Looking at the other meds on recovery at Leicester only Dexamethasone looks like it could be delivered by nebulisers (budesonide), I just seems a coincidence that they've reported 100 patients on the trial. I don't there's any rose tinted specs here, just process of elimination.
What makes you think that trek?
Looks like he wasn't in hospital long before he was given it, i.e less than 24 hours from positive test result. And he took it home with him.
can't think of another trial at that time in Leicester that used a nebulizer to deliver their drugs?
This looks like a new trial and says only 24 patients being recruited, the guy in Leicester hospital must have come out of hospital well over a week ago. I'd be surprised if it wasn't sng001 he was on...
Still interesting to know there's another nebulisers trial ongoing for future reference.
https://www.sciencemag.org/news/2020/04/these-drugs-don-t-target-coronavirus-they-target-us#
This is quite a good piece about camostat mesothylate, this blocks the enzyme we are discussing and stops the virus entering. it's already approved in Japan for pancreatitis, but has no patent. It's being trialled in Denmark currently, there are some concerns about how much would reach the lungs as it's taken orally.
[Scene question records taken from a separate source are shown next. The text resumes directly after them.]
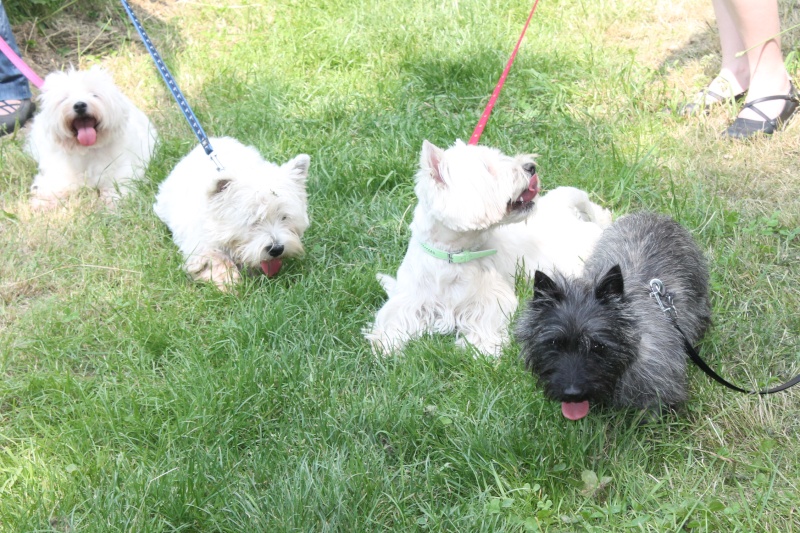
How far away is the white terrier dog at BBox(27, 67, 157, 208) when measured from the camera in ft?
17.1

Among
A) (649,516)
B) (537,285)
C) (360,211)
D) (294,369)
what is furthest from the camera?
(360,211)

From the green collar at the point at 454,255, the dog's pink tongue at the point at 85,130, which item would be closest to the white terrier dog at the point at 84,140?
the dog's pink tongue at the point at 85,130

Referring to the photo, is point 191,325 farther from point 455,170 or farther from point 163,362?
point 455,170

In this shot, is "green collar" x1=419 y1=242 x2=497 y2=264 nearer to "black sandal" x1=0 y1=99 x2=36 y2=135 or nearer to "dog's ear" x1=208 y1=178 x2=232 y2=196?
"dog's ear" x1=208 y1=178 x2=232 y2=196

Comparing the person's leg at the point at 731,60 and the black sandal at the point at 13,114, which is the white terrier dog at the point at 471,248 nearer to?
the person's leg at the point at 731,60

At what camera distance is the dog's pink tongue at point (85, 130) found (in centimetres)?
527

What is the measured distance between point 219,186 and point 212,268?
483mm

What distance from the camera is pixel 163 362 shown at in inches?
150

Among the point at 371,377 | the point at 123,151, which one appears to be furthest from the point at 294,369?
the point at 123,151

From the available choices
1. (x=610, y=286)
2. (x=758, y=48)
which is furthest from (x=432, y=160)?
(x=758, y=48)

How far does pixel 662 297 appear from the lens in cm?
319

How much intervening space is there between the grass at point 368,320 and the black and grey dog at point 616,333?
0.67 feet

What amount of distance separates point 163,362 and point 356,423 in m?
1.15

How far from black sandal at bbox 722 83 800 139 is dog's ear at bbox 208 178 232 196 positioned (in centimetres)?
329
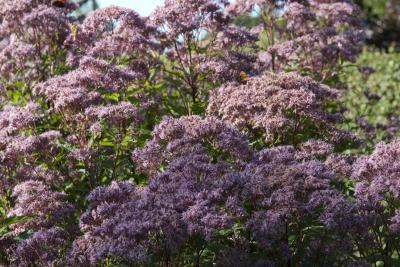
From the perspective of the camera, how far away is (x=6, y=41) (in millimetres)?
11852

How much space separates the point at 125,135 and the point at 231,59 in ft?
7.44

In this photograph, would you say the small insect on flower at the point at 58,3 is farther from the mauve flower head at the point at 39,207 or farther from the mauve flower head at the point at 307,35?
the mauve flower head at the point at 39,207

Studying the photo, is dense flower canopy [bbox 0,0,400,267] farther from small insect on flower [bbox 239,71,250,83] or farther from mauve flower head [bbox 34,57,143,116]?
small insect on flower [bbox 239,71,250,83]

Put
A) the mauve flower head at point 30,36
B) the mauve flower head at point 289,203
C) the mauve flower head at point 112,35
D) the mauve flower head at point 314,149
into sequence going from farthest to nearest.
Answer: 1. the mauve flower head at point 30,36
2. the mauve flower head at point 112,35
3. the mauve flower head at point 314,149
4. the mauve flower head at point 289,203

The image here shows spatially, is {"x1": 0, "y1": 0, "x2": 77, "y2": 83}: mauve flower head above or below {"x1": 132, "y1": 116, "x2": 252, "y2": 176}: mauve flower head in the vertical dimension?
above

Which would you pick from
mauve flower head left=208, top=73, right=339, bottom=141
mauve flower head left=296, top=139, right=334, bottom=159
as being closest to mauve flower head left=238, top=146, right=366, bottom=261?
mauve flower head left=296, top=139, right=334, bottom=159

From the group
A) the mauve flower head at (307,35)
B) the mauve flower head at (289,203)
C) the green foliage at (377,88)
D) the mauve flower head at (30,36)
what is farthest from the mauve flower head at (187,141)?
the green foliage at (377,88)

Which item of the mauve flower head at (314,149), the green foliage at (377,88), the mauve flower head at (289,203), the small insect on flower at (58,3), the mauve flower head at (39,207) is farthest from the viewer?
Answer: the green foliage at (377,88)

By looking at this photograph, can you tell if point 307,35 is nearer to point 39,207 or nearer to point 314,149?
point 314,149

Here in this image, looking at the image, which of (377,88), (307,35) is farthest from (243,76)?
(377,88)

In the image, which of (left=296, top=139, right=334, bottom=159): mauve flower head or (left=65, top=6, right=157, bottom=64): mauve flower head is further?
(left=65, top=6, right=157, bottom=64): mauve flower head

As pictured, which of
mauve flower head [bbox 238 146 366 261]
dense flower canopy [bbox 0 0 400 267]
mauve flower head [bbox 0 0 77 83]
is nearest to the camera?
mauve flower head [bbox 238 146 366 261]

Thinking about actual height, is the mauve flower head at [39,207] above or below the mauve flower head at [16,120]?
below

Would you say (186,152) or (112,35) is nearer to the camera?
(186,152)
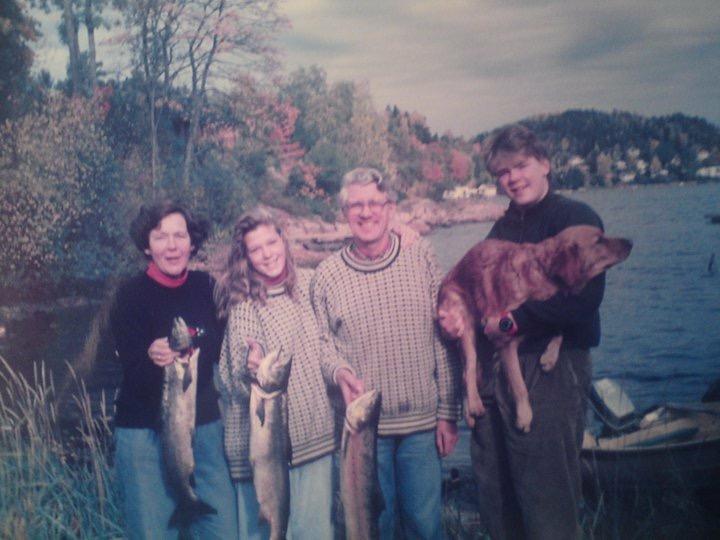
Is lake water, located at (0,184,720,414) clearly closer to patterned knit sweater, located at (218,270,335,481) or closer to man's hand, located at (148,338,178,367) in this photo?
patterned knit sweater, located at (218,270,335,481)

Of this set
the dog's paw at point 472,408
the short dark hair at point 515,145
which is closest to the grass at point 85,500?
the dog's paw at point 472,408

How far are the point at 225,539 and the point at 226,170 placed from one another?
2.08 metres

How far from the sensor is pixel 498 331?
8.82ft

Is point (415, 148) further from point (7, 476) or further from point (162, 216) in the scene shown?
point (7, 476)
Possible competition? They also have similar arguments to us about catching patients who are infected early to get best results.
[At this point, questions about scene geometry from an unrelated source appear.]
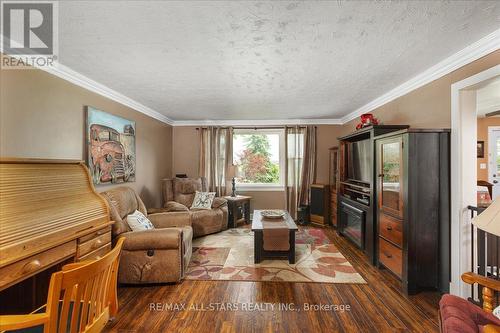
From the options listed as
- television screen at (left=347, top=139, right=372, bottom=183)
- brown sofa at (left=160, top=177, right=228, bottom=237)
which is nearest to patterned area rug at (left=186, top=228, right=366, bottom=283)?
brown sofa at (left=160, top=177, right=228, bottom=237)

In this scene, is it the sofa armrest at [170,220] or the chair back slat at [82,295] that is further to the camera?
the sofa armrest at [170,220]

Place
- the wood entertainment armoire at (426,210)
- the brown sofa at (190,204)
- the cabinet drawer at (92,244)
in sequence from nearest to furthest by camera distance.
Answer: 1. the cabinet drawer at (92,244)
2. the wood entertainment armoire at (426,210)
3. the brown sofa at (190,204)

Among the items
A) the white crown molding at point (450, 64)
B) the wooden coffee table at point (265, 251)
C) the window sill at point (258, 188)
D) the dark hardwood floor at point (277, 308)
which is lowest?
the dark hardwood floor at point (277, 308)

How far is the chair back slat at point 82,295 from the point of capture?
95 cm

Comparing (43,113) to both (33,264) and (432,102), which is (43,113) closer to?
(33,264)

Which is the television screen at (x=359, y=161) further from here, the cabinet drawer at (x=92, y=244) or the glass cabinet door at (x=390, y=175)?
the cabinet drawer at (x=92, y=244)

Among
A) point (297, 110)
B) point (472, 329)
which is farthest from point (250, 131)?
point (472, 329)

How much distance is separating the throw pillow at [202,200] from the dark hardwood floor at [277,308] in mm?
2062

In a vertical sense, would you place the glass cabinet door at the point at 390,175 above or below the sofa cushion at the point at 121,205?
above

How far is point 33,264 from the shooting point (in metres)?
1.47

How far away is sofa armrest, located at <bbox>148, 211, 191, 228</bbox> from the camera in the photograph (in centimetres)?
337

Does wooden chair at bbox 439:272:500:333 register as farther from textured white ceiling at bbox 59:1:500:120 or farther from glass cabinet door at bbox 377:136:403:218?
textured white ceiling at bbox 59:1:500:120

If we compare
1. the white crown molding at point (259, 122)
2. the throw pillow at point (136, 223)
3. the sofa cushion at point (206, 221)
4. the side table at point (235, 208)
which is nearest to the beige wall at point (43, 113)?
the throw pillow at point (136, 223)

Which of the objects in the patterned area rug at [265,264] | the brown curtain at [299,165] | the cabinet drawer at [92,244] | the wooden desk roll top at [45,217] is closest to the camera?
Result: the wooden desk roll top at [45,217]
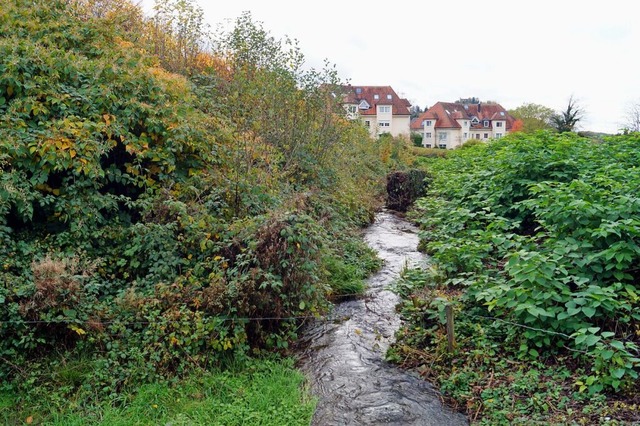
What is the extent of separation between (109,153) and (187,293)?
9.96 feet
Lp absolutely no need to call me a moron. All on the same side here, trying to do our bit.
Hold my hands up, I'm wrong. Either way, giving them the best chance of getting as many people on the drug as soon as they are confirmed to have it which should result in positive results.
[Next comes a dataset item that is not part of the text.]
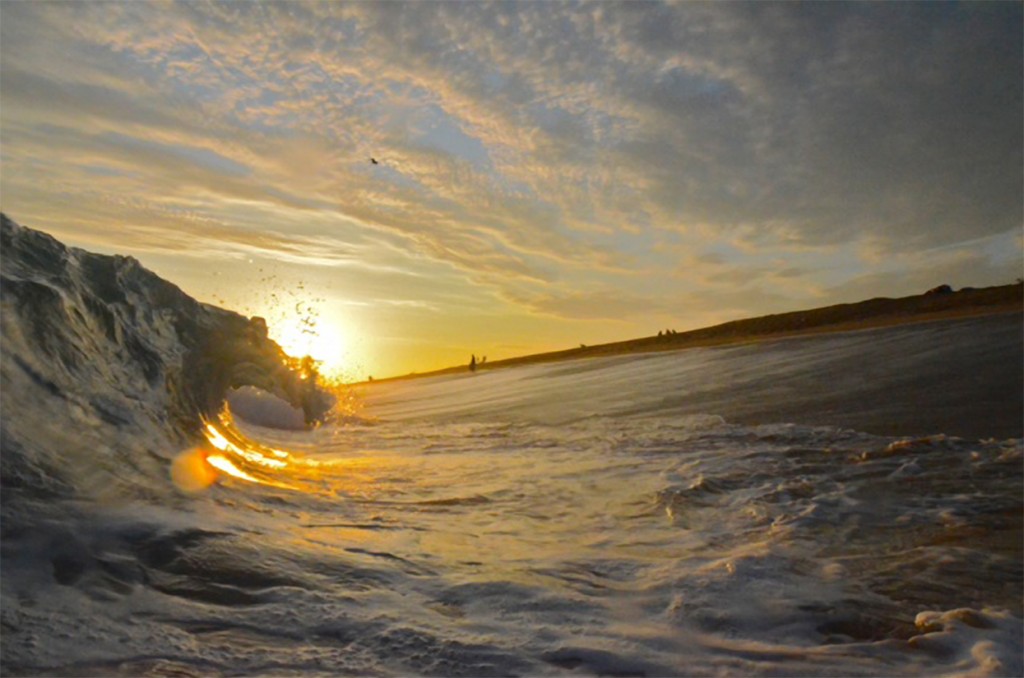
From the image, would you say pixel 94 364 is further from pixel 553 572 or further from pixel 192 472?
pixel 553 572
A good article Trek, puts it in much simpler terms. If what they are implying (that interferons make things worse, by helping the virus) is true in real covid patients then the trials would have stopped by now surely?
Based on my research I feel like ringing Trump right now and telling him to get the entire world on sng001 immediately!!!
If sars COV 2 binds less to ACE2 receptors than sars COV (this seems to be a shared pathway to cell entry) then you should get an even greater than 90% reduction in viral replication if interferon beta1a is given less than 24 hours post infection.
If that is accurate then the problem we have here is quick reliable testing. This could be where it all falls apart. Saying that, I think it also said 70% reduction in viral replication if given within 72 hours of infection.
https://www.ncbi.nlm.nih.gov/pmc/articles/PMC3322919/
Hopefully think above works, it shows interferon beta 1a does reduce viral replication by more than 90% if given less than 24 hours post infection.
Following Robbie Williams link I've located this section in the article which seems relevant.
'SARS-CoV-2 S protein bound to soluble hACE2 at a level similar to SARS-CoV S protein, although the mean fluorescence intensity (MFI) for SARS-CoV-2 S protein was slightly lower than SARS-CoV S protein. To further investigate if hACE2 is the receptor for SARS-CoV-2, we performed inhibition experiments using soluble hACE2. Soluble hACE2 proteins were pre-incubated with SARS-CoV-2 S pseudovirons on ice for 1?h, then virus-protein mixture was added onto 293/hACE2 cells. Entry of SARS-CoV-2 S pseudovirions was significantly prevented by pre-incubation of soluble hACE2 at both 10?µg/ml and 50? µg/ml (Fig. 2d), further supporting the notion that hACE2 is the receptor and soluble hACE2 might be used as a therapeutic inhibitor against SARS-CoV-2 infection.'
So it would be interesting to see how interferon beta reacted with Sars- COV...as it seems like they rely on similar cell entry.